• Quoted passage

Content starts

Each schedule shall be self-contained; that is, no material on any one schedule
shall be deemed to be incorporated into any other schedule unless it is done
so
explicitly in each schedule in which it is deemed to appear.
9.6 Counterparts,
Facsimile Signatures.
This
Agreement may be executed in one or more counterparts and by facsimile, each
of
which shall be deemed an original, but all together shall constitute one
and the
same instrument for all purposes.
9.7 Severability.
If any
provision hereof is held invalid or unenforceable by any Governmental Authority,
such holding or action will be strictly construed and will not affect the
validity or effect of any other provision hereof. To the extent permitted
by
law, the Parties waive, to the maximum extent permissible, any provision
of law
that renders any provision hereof prohibited or unenforceable in any
respect.
9.8 Assignability.
This
Agreement is binding upon and inures to the benefit of the successors and
assigns of the Parties, but is not assignable by any Party without the prior
written consent of the other Party, which consent will not be unreasonably
withheld. Any such assignment is conditioned on the assignee’s agreement in
writing to assume the assigning Party’s duties and obligations under this
Agreement and the Related Agreements. Any assignment effected in accordance
with
this Section 9.8 “Assignability” will not relieve the assigning Party of its
obligations and liabilities under this Agreement and the Related Agreements
(unless agreed to by the non-assigning Party), including all obligations
under
this Agreement or the Related Agreements arising on or after the assignment
to
such assignee.

Content ends

Reproduce the agreement excerpt above word for word, everything from "Each schedule shall" down to "deemed to appear.". The data that follows has no connection to the agreement excerpt.

• Raw data
Content starts

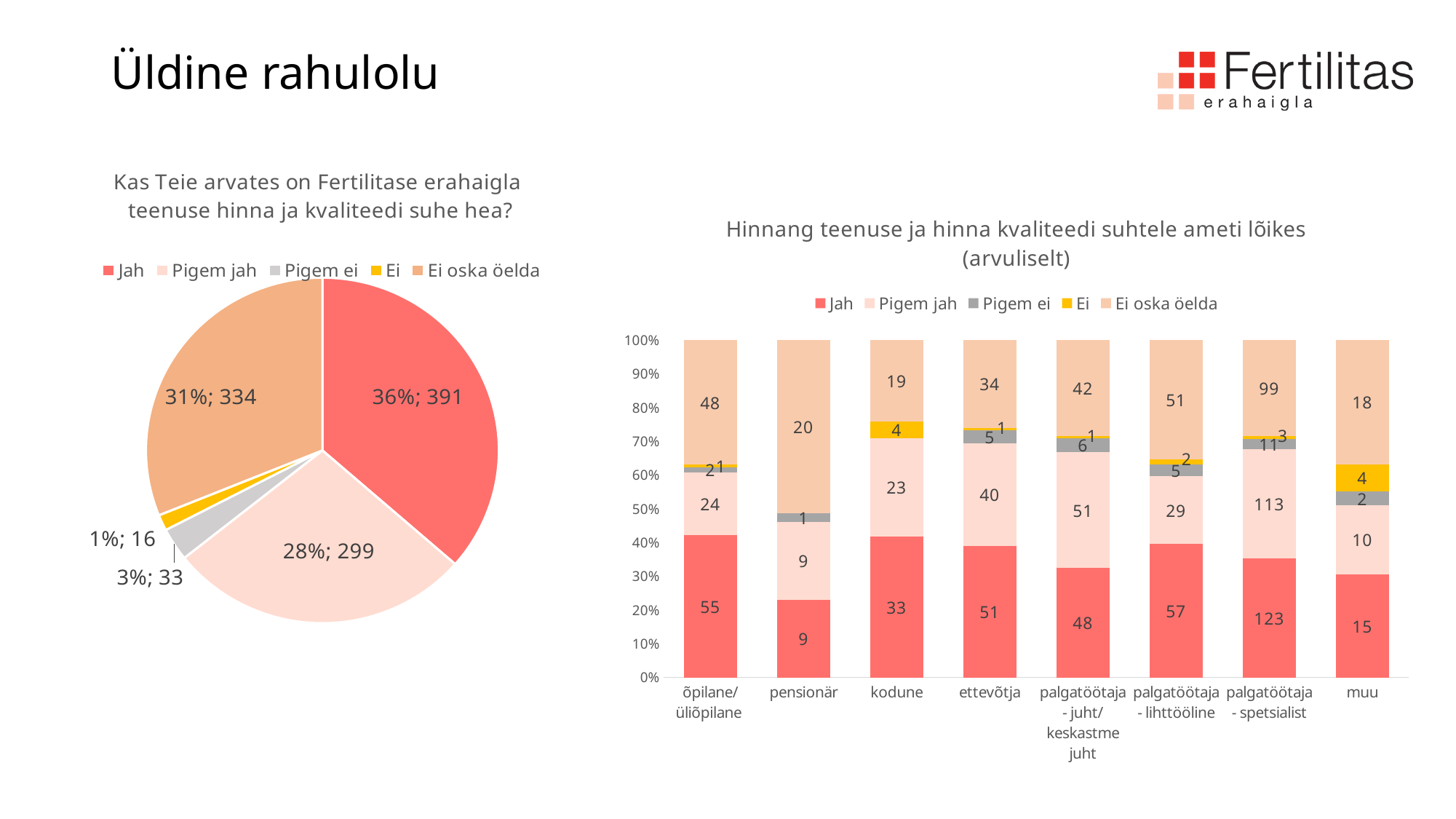
How many series does the legend of the pie chart on the left list? 5 In the pie chart on the left, which category has the smallest slice? Ei In the pie chart on the left, how many more responses are 'Jah' than 'Pigem jah'? 92 In the chart on the right, which is larger for 'ettevõtja': the 'Jah' count or the 'Pigem jah' count? Jah In the chart on the right, what is the 'Jah' value for 'palgatöötaja - spetsialist'? 123 In the chart on the right, what is the total number of responses in the 'muu' bar? 49 In the chart on the right, which category has the highest 'Jah' count? palgatöötaja - spetsialist In the chart on the right, what is the 'Ei oska öelda' value for 'pensionär'? 20 In the pie chart on the left, what share of responses is 'Ei oska öelda'? 31% In the pie chart on the left, what value is shown for the 'Jah' slice? 36%; 391 In the chart on the right, how many occupation categories are shown on the x axis? 8 What kind of chart is the chart on the right, 'Hinnang teenuse ja hinna kvaliteedi suhtele ameti lõikes'? Stacked bar chart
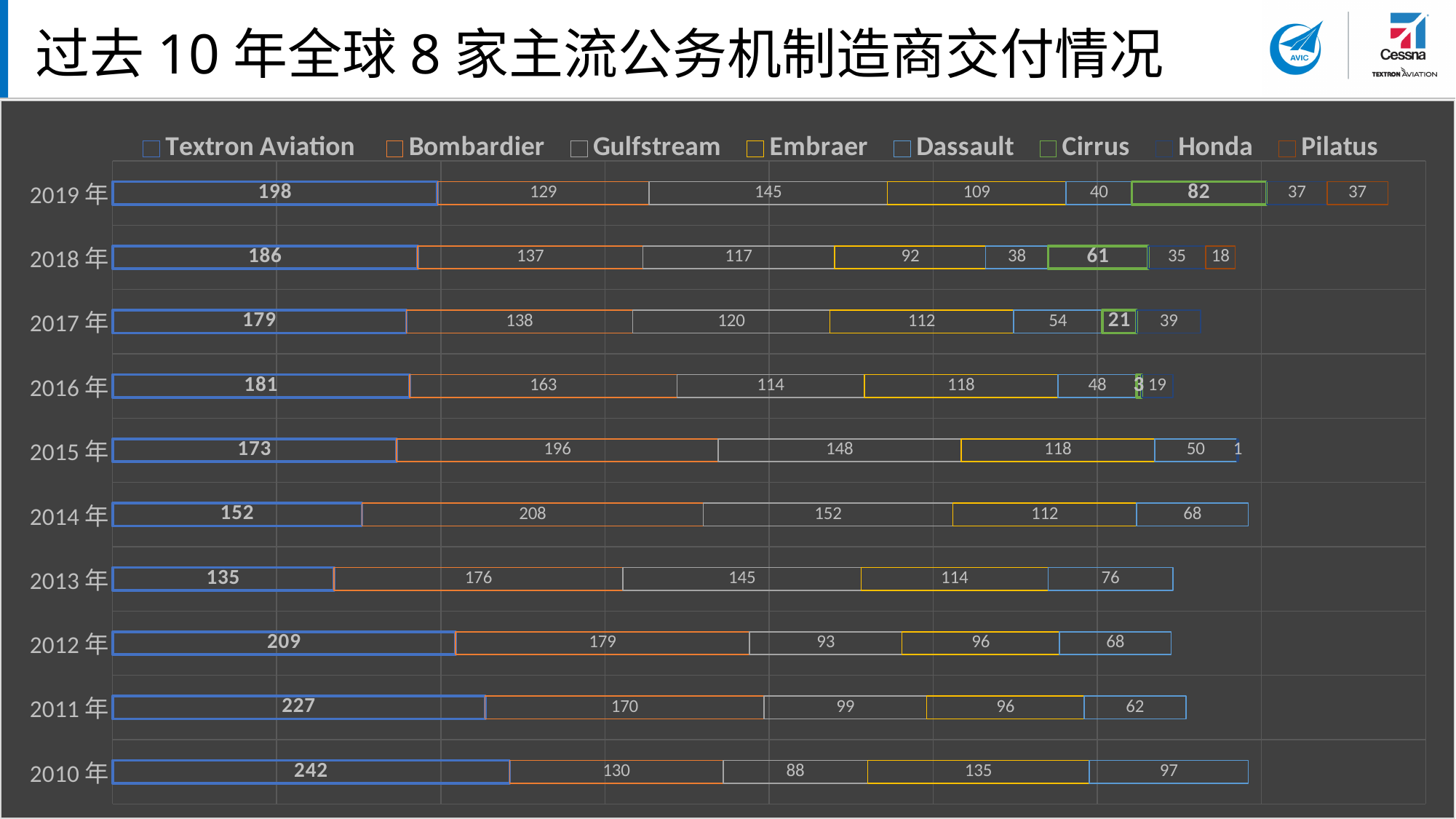
In which year was the Textron Aviation value highest? 2010 What is the difference between the Textron Aviation values for 2019 and 2018? 12 How many business jets did Textron Aviation deliver in 2019 according to the chart? 198 How many series does the legend list? 8 Do the Cirrus values rise or fall from 2016 to 2019? Rise What kind of chart is shown on the slide? Stacked bar chart How many years are shown on the chart? 10 In which year was the Textron Aviation value lowest? 2013 In 2015, which is larger: the Bombardier value or the Gulfstream value? Bombardier What is the total of the stacked bar for 2019? 777 What is the Cirrus value for 2018? 61 What is the Bombardier value for 2014? 208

Content ends

• Written solution
Each schedule shall be self-contained; that is, no material on any one schedule
shall be deemed to be incorporated into any other schedule unless it is done
so
explicitly in each schedule in which it is deemed to appear.